Mam pytanie odnośnie autobotów. Pojawiły się 3 nowe postacie autobotów których wcześniej nie było, skąd one się wzięły?
W 2 części autoboty których wcześniej nie było zostali wezwani przez Optimusa a w 3 części przylecieli statkiem tak więc
skąd oni się wzięli?
pewnie też przylecieli po walce w Chicago, żeby zniszczyć resztę decepticonów, które zostały sprowadzone przez Sentinela w 3 częsci ;)
Przecież po walce w Chicago autoboty też musiały się ukrywać, więc optimus by raczej nie sprowadzał kolejnych autobotów.

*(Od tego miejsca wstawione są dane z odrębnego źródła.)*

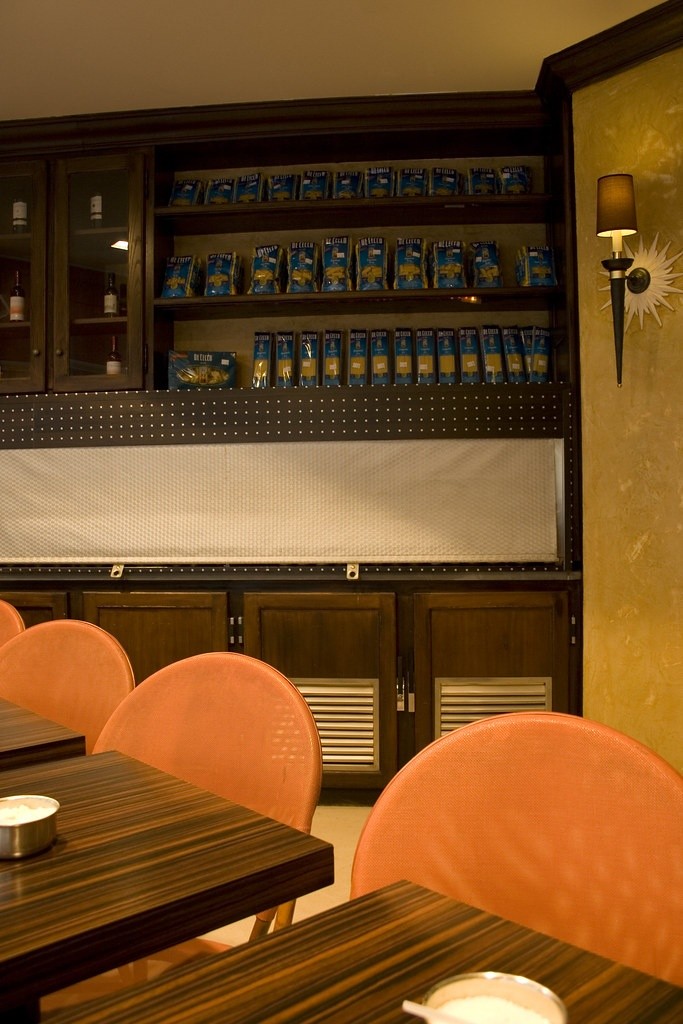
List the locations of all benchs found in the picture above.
[91,650,324,948]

I sam sobie odpowiedziałeś. Skoro nie przylecieli to już musieli tutaj być. Fakt jest taki, że w trzeciej części też nie przylecieli statkiem, jak to powiedziałeś. Pojawili się tam wcześniej, podczas pogoni za matrycą, ale nie wyłaniali się.

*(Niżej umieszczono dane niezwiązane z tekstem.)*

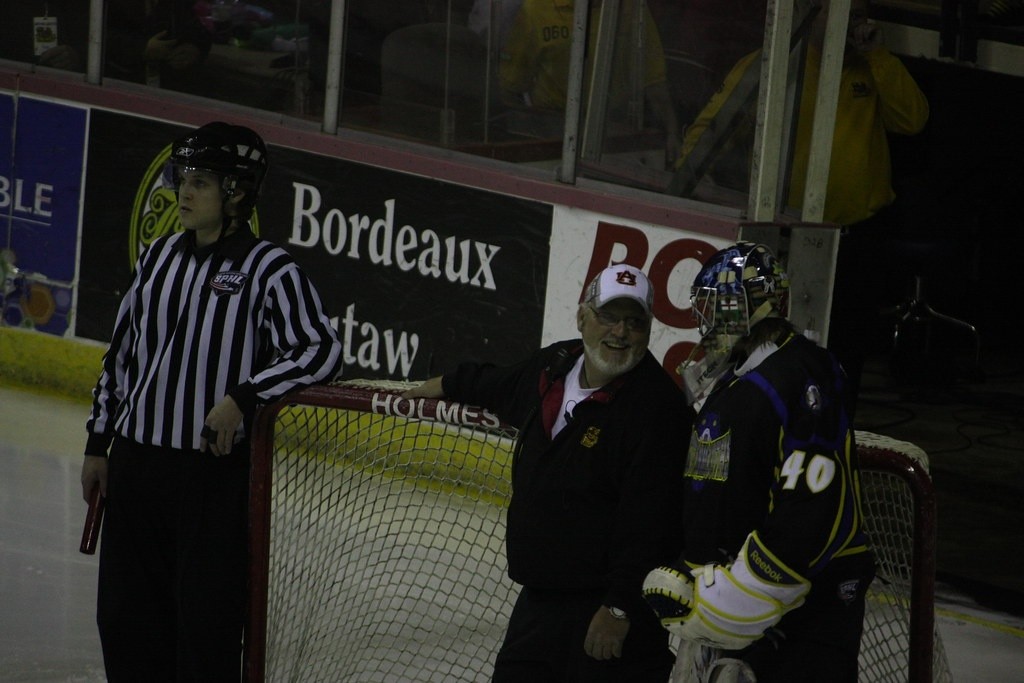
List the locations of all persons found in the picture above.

Przecież w 3 części wszystkie autoboty miały opuścić ziemie i ich nie było w walce o Chicago też brały udział wszystkie autoboty a ich nie było .
po prostu dużo rzeczy działo się poza filmem... po walce w Chicago zapewne przed pewien czas autoboty były cool i zajmowały się wybijaniem resztek deceptów, potem ludziom się znowu nie podobało i zaczęli własne polowanie, z początku na decepticony, potem na autoboty. Z filmu jeszcze można było się dowiedzieć, że ludzie wciąż polują na jakąś garstkę decepticonów, które się ukrywają - być może znajdzie je galvatron ;)

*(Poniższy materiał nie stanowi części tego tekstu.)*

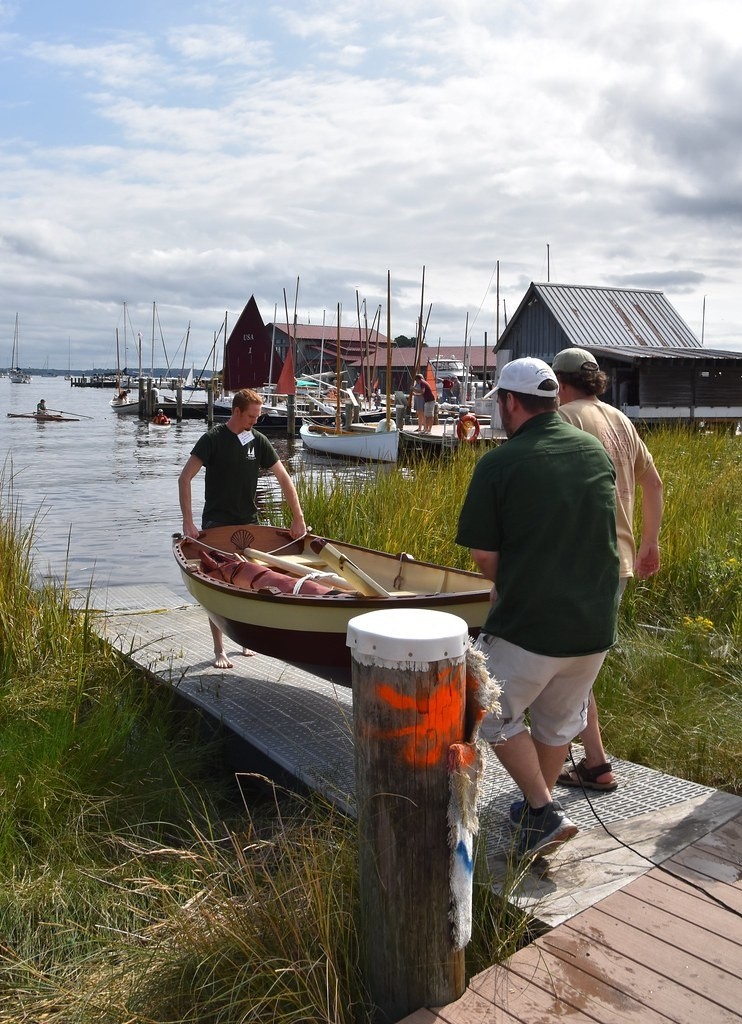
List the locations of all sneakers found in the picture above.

Znowu sobie sam odpowiedziałeś, więc po co się kłócisz, że przecież to przecież tamto? Do tego sam sobie mieszasz. Mówisz, że wszyscy mieli opuścić ziemię, a film wyraźnie ci pokazuje, że nikt tego nie zrobił. Więc o czym temat?
zgadzam się z tobą. niby jakim cudem w 3, autoboty znalazły się w walce w Chicago skoro wystartowali jeszcze grubo przed samą walką? sam Topspin ( zdaje się, że to on mówił ) powiedział, że ten statek ( którym lecieli ) sam zbudował i, że to kupa złomu. sam to wyjaśnił, że schowali się w module statku i po zestrzeleniu go przez Stara wpadli do morza. specjalnie to zrobili, żeby oszukać wroga
wiem nie musisz mi tłumaczyć tego oglądałem to kilka razy. Tylko w tym rzecz że w tym module byli wszystkie autoboty a tych z 4 części nie było razem z nimi.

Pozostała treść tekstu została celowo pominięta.